FlowNet3D: Learning Scene Flow in 3D Point Clouds
This addresses the need for 3D motion understanding in robotics and human-computer interaction, offering a novel method for a known bottleneck in scene flow estimation from point clouds.
The paper tackles the problem of estimating scene flow directly from 3D point clouds, proposing FlowNet3D, a deep neural network that learns scene flow end-to-end and outperforms baselines on synthetic and real datasets like FlyingThings3D and KITTI.
Many applications in robotics and human-computer interaction can benefit from understanding 3D motion of points in a dynamic environment, widely noted as scene flow. While most previous methods focus on stereo and RGB-D images as input, few try to estimate scene flow directly from point clouds. In this work, we propose a novel deep neural network named $FlowNet3D$ that learns scene flow from point clouds in an end-to-end fashion.
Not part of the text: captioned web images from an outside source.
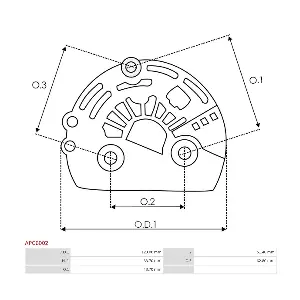 AS-PL APC6002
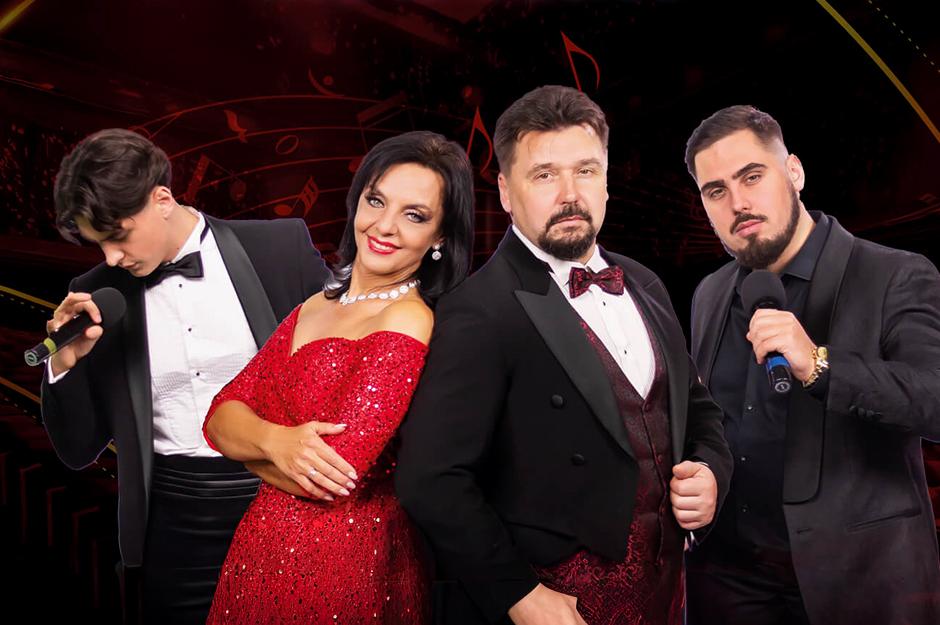 Śpiewająca rodzina KACZMAREK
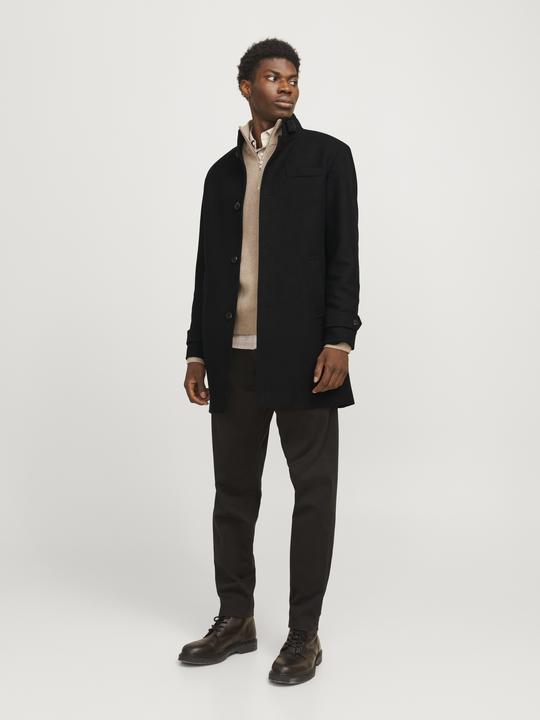 Actual product image Jack & Jones Jjemelton Wool Coat Sn (XXL)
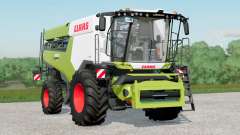 Claas Lexion〡improved particle system for Farming Simulator 2017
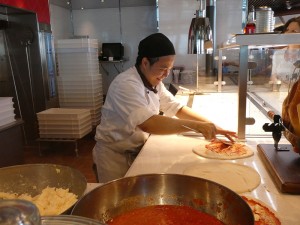 Pizzeria del Capitano
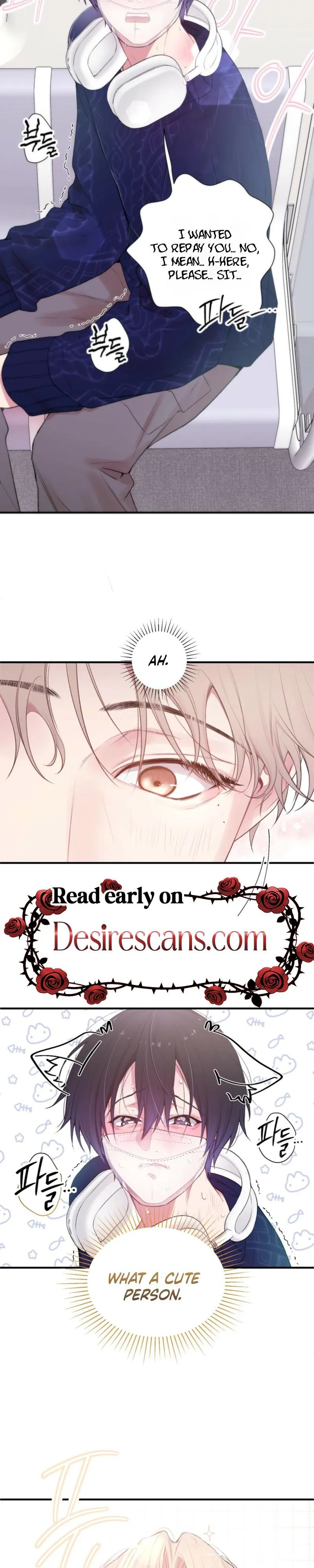 First Love Hertz Chapter 2 page 15 - 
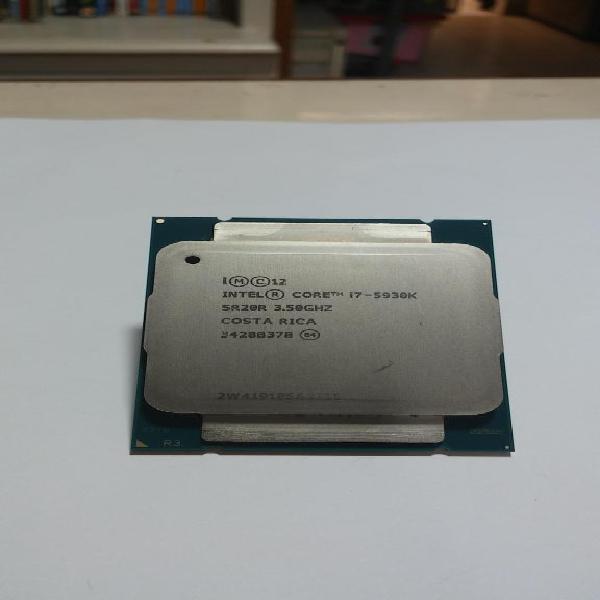 procesador intel core i7 cpu 5ta generacion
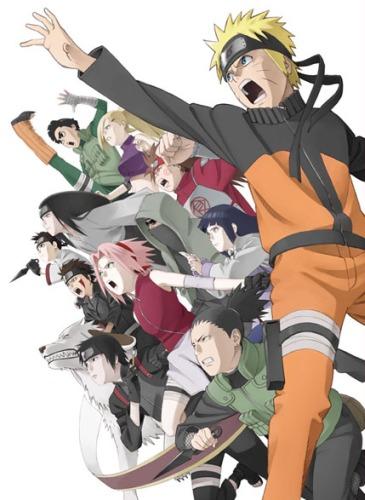 Naruto: Shippuuden Movie 3 - Hi no Ishi wo Tsugu Mono постер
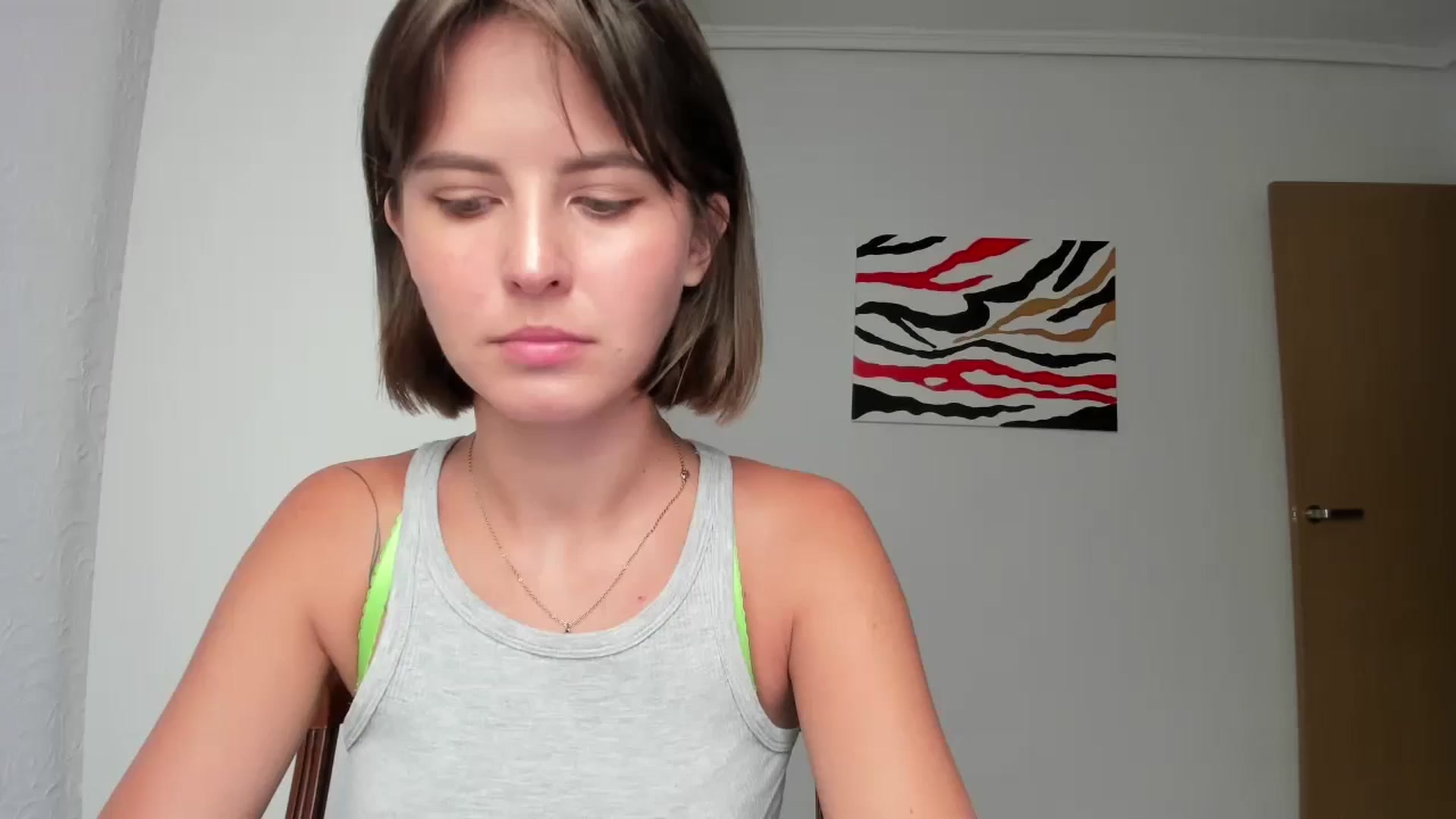 Gallery image thumbnail from AhahaGirl's myfreecams stream on, 07/13/2024, 11:38 image 1 of 20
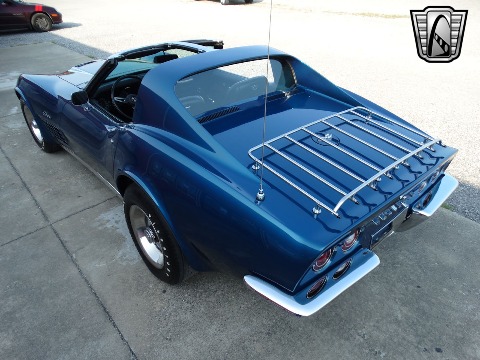 1972 Chevrolet Corvette image 22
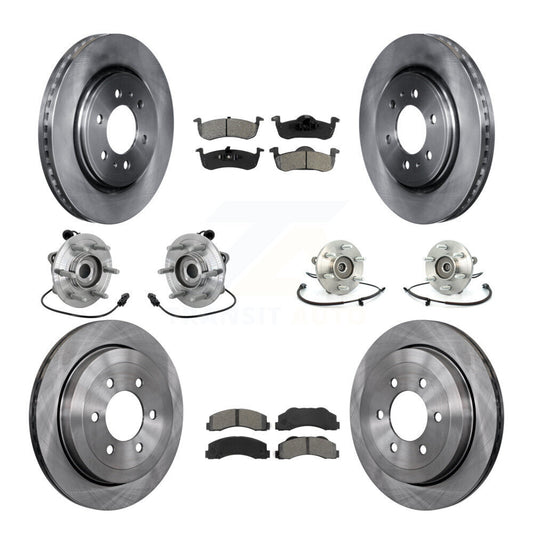 Wheel Bearing Hub Assembly Kit-KBB-132585 - Kit.bestparts.ca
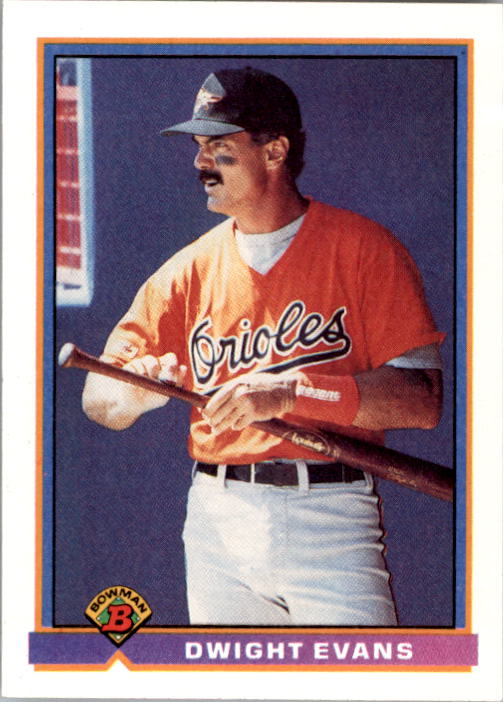 1991 Bowman Baseball Cards 101-200 + Glow Backs + E Copyright Variations U Pick! - Picture 6 of 220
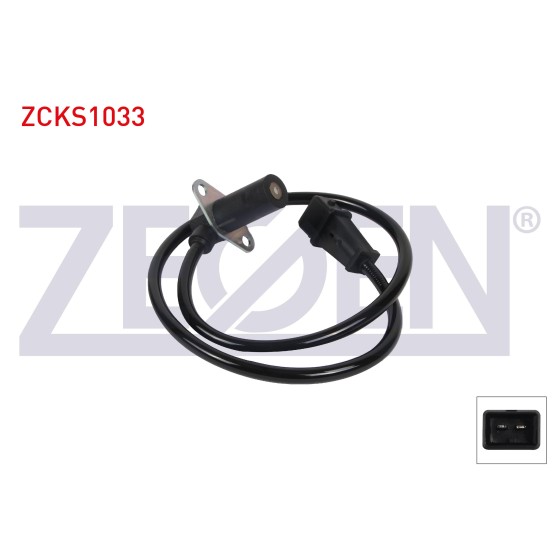 ZEGEN Krank Parçası - Devir Sensoru Kablolu 520 Mm 2.0 Fiat Coupe 93-96 / Croma 1992-1996 / Fiat Tempra 1990-1996 / Fiat Tipo 1990-1995 - Kod ZCKS1033 - OEM 7741311 ürün görseli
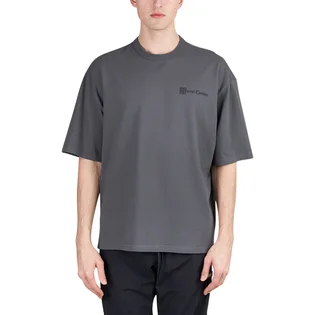 032c Cookies Oversized T-Shirt (Grau)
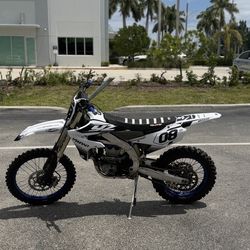 2023 Yamaha YZ250FX (30 HRS) 🔥 Runs Perfect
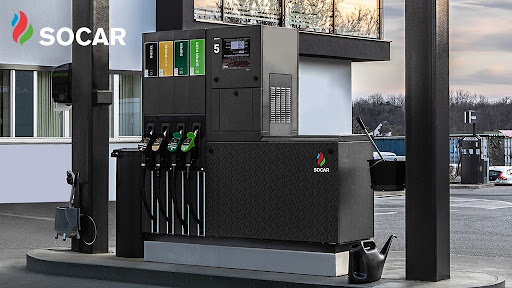 SOCAR Tankstelle – Feistritz im Rosental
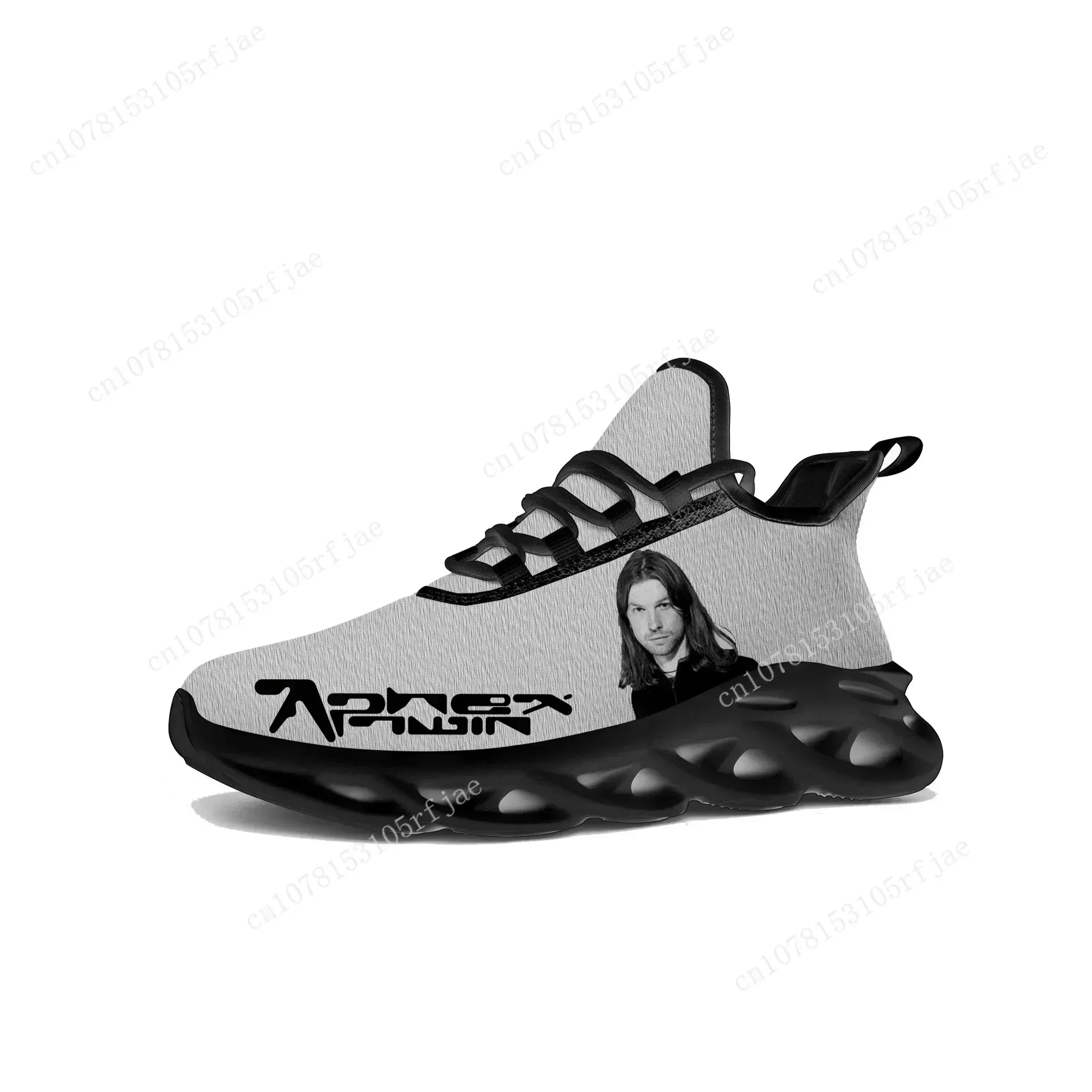 Кроссовки Aphex Twin Flats для – обзор и цена Men Shoes Black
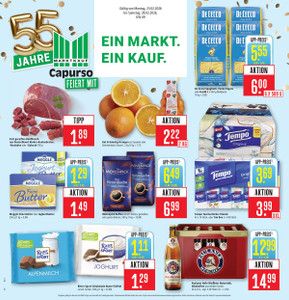 Marktkauf Prospekt - Angebote ab 23.02.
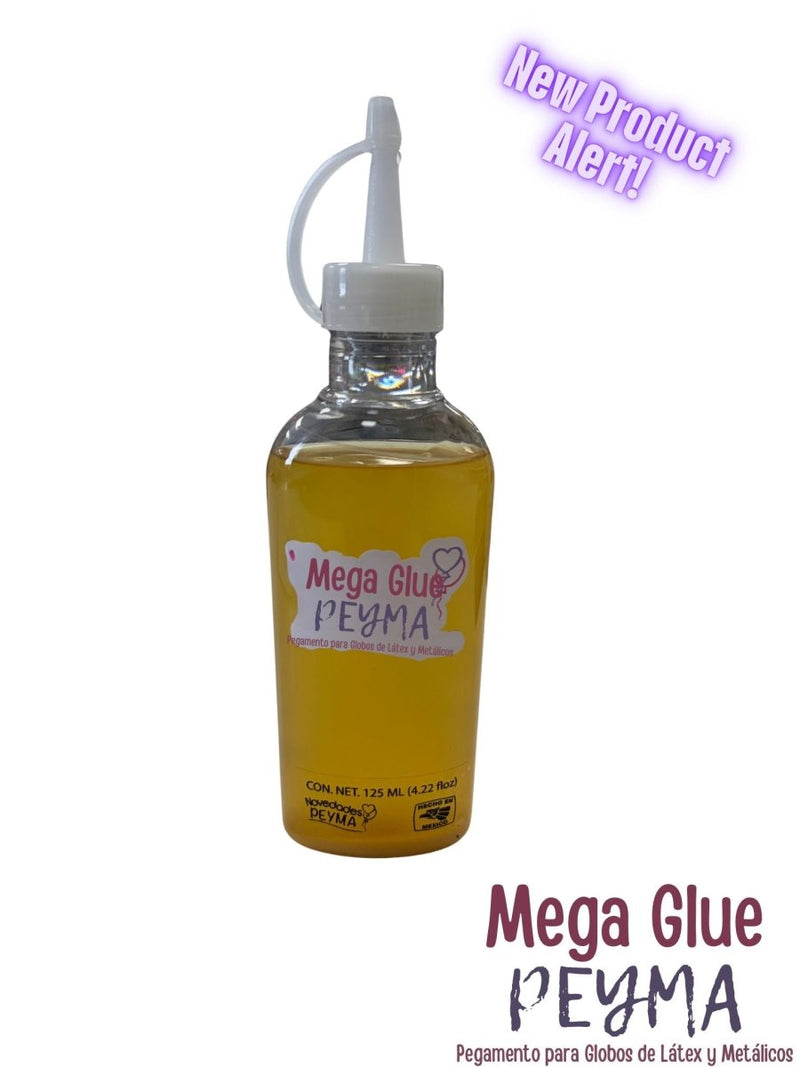 Mega Glue Novedades Peyma 125 ML - FestiUSA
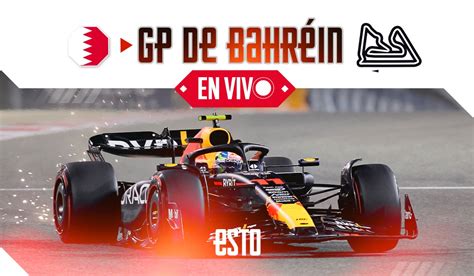 Gran Premio De Bahréin 2023 En Vivo Transmisión Y Debut De Checo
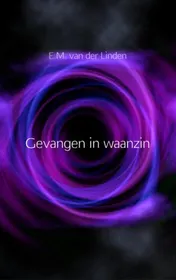 Omslag van Gevangen in waanzin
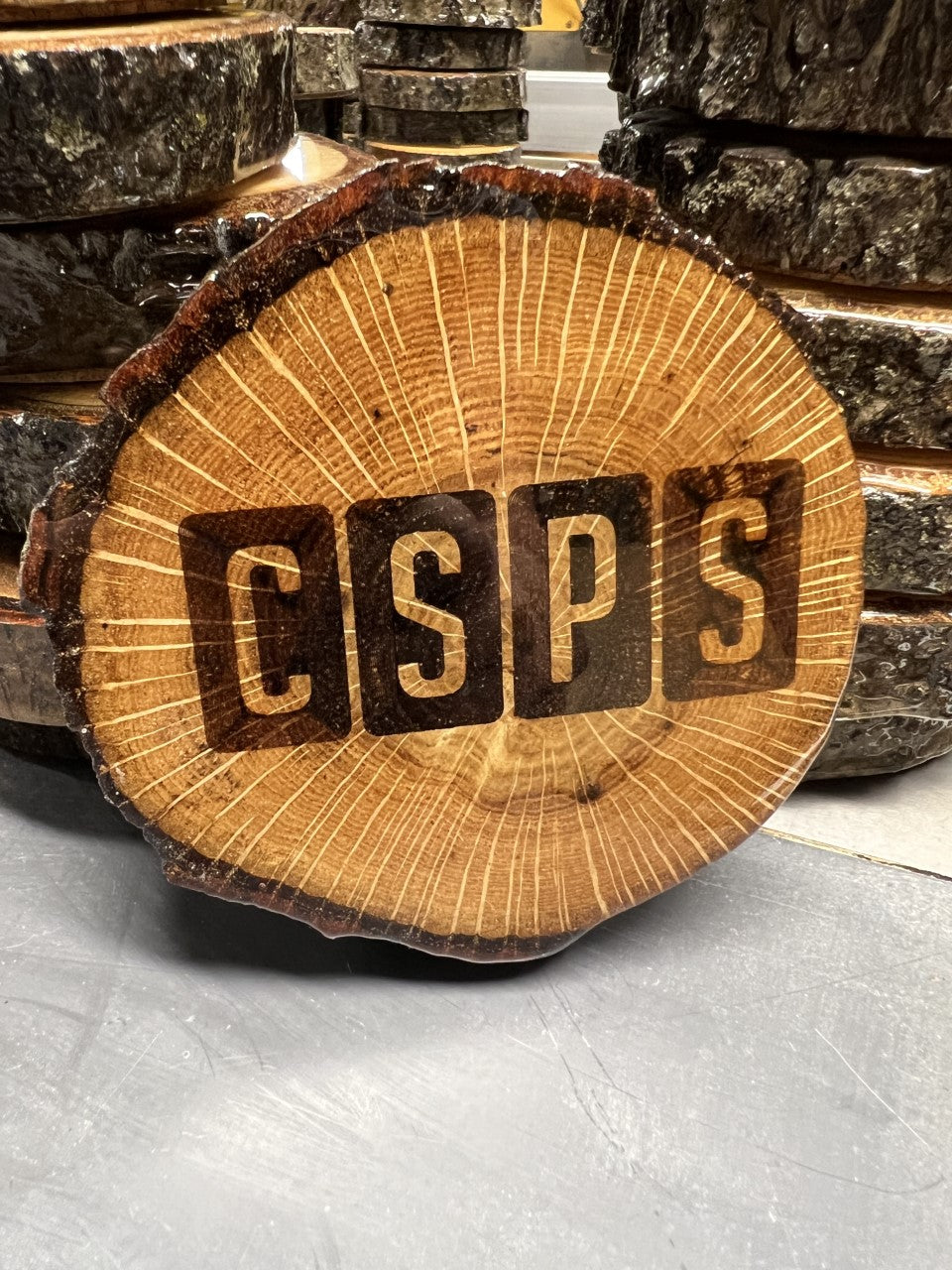 CSPS Coaster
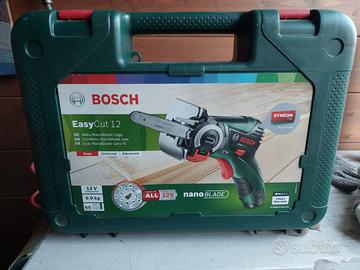 Seghetto - microsega EasyCut 12 BOSCH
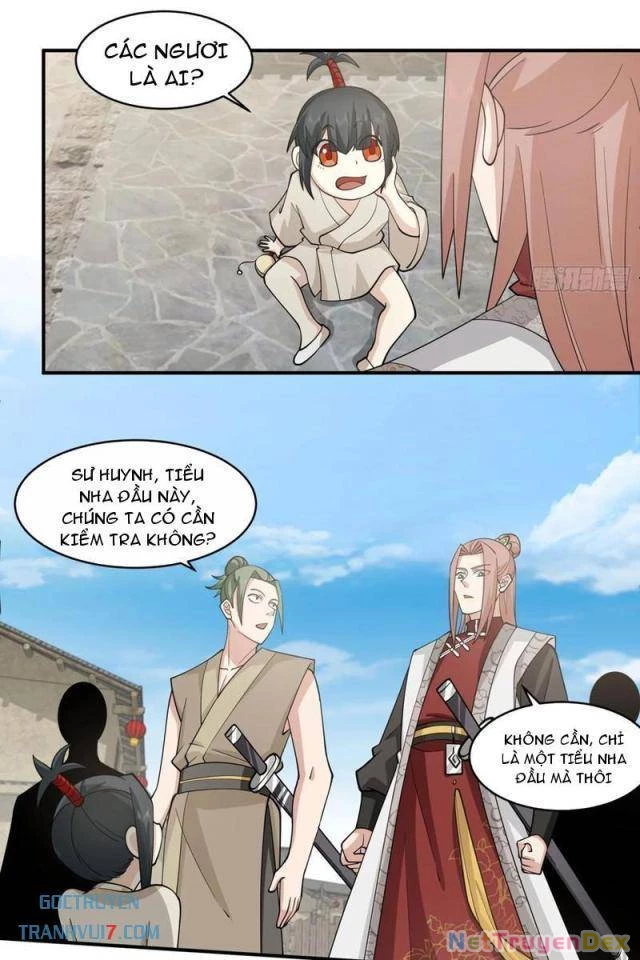 Vô Địch Thật Tịch Mịch Chapter 44 - 25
Our network simultaneously learns deep hierarchical features of point clouds and flow embeddings that represent point motions, supported by two newly proposed learning layers for point sets. We evaluate the network on both challenging synthetic data from FlyingThings3D and real Lidar scans from KITTI. Trained on synthetic data only, our network successfully generalizes to real scans, outperforming various baselines and showing competitive results to the prior art. We also demonstrate two applications of our scene flow output (scan registration and motion segmentation) to show its potential wide use cases.